A data breach in the dental practice can be catastrophic-unless your files and systems are backed up correctly.

In a previous article, we talked about dealing with a ransomware virus. HIPAA has numerous rules regarding ransomware, the most critical being that they consider it to be a breach, and you must take appropriate steps to ensure this doesn’t happen. However, more importantly for most offices, the question remains: Once your files are locked, how do you recover the data?

You can pay the ransom, if you want; in most cases the ransom is less than the lost time and productivity and in almost all cases, you’ll get the unlock key. However, this isn’t always true, and if that’s the case, you’ll need to restore from a good backup. The backup protocol you have will make or break this process. I highly recommend a two-pronged approach, with both a local backup and online backup. Let’s examine both of these.

The key factor with a local backup is related to how quickly you can recover from the data being lost/server down, etc. Most backups are file and folder only; they back up the data but not the program files, settings, networking, etc. If you had to restore a server, you’d need to get another server in the office (and they don’t typically have servers on the shelf of your local Best Buy!), reinstall all the programs, reconfigure the entire network, download the data and then reboot everything-a multi-day process, at best.

Instead, what I would suggest is a disk “image.” An image is a snapshot of the entire server: files, programs, settings, networking, everything. If you had to restore an image, you’d create a virtual environment, point to the image and within minutes, you’re back up and running. It’s the easiest and fastest way to recover from a server going down or a ransomware virus.

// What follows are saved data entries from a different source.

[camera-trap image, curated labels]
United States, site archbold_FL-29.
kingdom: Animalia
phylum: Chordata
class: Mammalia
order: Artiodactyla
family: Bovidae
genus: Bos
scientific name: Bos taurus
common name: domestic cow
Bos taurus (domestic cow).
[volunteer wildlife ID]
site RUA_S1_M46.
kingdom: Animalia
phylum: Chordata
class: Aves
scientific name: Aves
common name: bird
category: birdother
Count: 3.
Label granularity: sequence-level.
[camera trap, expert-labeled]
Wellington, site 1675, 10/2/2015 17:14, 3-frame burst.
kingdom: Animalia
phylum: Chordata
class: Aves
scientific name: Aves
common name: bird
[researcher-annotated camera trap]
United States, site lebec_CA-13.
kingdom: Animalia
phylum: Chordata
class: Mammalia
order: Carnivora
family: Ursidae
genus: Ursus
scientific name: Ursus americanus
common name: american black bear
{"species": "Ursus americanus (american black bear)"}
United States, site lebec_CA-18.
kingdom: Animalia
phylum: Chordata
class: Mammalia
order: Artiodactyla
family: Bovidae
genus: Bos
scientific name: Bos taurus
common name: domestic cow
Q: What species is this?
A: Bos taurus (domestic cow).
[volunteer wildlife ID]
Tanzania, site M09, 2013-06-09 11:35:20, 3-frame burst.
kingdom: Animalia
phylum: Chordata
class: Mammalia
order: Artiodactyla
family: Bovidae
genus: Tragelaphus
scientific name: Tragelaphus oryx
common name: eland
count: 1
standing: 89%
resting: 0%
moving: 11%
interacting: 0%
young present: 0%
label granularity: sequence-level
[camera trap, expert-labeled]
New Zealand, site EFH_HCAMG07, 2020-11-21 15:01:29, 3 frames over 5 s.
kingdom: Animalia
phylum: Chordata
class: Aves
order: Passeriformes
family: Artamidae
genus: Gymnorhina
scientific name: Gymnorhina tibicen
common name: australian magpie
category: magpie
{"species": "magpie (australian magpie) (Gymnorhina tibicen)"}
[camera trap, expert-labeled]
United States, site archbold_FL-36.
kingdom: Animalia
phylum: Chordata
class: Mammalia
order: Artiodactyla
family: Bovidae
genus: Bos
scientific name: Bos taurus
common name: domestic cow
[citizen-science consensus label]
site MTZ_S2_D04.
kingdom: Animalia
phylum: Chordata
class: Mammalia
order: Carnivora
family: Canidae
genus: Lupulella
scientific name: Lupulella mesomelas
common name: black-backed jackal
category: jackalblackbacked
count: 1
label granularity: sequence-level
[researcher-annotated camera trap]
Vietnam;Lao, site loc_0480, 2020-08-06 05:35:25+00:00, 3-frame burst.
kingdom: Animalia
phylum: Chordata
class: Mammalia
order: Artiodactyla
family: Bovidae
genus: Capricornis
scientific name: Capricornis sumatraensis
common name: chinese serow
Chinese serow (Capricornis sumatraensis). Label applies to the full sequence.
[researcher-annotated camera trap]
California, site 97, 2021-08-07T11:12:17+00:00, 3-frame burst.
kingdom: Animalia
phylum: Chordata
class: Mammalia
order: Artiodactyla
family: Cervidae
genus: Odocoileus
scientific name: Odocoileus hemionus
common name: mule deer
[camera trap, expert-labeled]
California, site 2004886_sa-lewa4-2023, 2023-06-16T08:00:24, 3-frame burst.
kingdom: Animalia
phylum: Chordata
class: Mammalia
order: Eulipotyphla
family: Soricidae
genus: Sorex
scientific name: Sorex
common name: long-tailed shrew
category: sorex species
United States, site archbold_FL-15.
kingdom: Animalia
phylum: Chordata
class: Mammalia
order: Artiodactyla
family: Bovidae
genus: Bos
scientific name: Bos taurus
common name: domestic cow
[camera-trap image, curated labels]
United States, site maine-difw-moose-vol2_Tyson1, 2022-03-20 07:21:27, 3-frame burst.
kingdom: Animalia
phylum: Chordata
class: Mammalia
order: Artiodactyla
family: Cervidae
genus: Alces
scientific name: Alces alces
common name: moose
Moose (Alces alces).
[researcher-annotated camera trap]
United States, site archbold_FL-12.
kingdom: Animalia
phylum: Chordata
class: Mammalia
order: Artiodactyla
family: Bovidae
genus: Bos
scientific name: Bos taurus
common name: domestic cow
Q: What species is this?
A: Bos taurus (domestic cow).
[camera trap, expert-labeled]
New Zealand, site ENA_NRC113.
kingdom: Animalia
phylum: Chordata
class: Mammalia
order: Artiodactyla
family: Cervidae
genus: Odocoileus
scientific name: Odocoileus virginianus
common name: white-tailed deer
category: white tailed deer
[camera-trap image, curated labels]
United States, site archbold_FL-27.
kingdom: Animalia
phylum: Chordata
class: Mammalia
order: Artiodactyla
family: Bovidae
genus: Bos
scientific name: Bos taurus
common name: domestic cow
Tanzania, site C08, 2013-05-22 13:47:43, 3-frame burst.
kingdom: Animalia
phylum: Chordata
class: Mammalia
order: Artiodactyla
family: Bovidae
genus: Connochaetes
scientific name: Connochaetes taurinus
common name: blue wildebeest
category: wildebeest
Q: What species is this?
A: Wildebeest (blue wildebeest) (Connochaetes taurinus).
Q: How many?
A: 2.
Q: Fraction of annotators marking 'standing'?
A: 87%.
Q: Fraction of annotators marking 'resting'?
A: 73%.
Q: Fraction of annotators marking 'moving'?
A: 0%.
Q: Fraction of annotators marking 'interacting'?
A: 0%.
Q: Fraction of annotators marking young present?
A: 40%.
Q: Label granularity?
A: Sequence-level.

However, this isn’t enough. What if there was a fire? Theft? Flood? Having a great local backup won’t help you if all the hardware is lost. HIPAA also requires that your backup be “retrievable,” which by all definitions means offsite. The cheapest option is to use external hard drives. You’d have to encrypt them to meet HIPAA compliance, but would remove the drive with the data each night. The problem is, like any process that requires human intervention, there are ways the process can break down; you could be backing up the wrong files, you may forget to bring the drive home, the drive can be full, etc.

Instead, most offices are now using a cloud-based backup. The data is automatically sent offsite to a secure facility, it requires no intervention from the staff and it can be easily tracked.

It’s also important to understand that HIPAA has other rules associated with backups. You must test and verify the backup on a regular basis, and like all HIPAA rules, you must document your compliance with this rule. The easiest way to test your ability to recover a backup? Turn off the server and see how long it takes before you’re up and running. It might be a surprise (and not the good kind) for many of you.

With all the ransomware and other ways that dental offices can lose data, there is no time like the present to re-evaluate your backup protocol to makes sure you can recover quickly and are meeting current laws and regulations.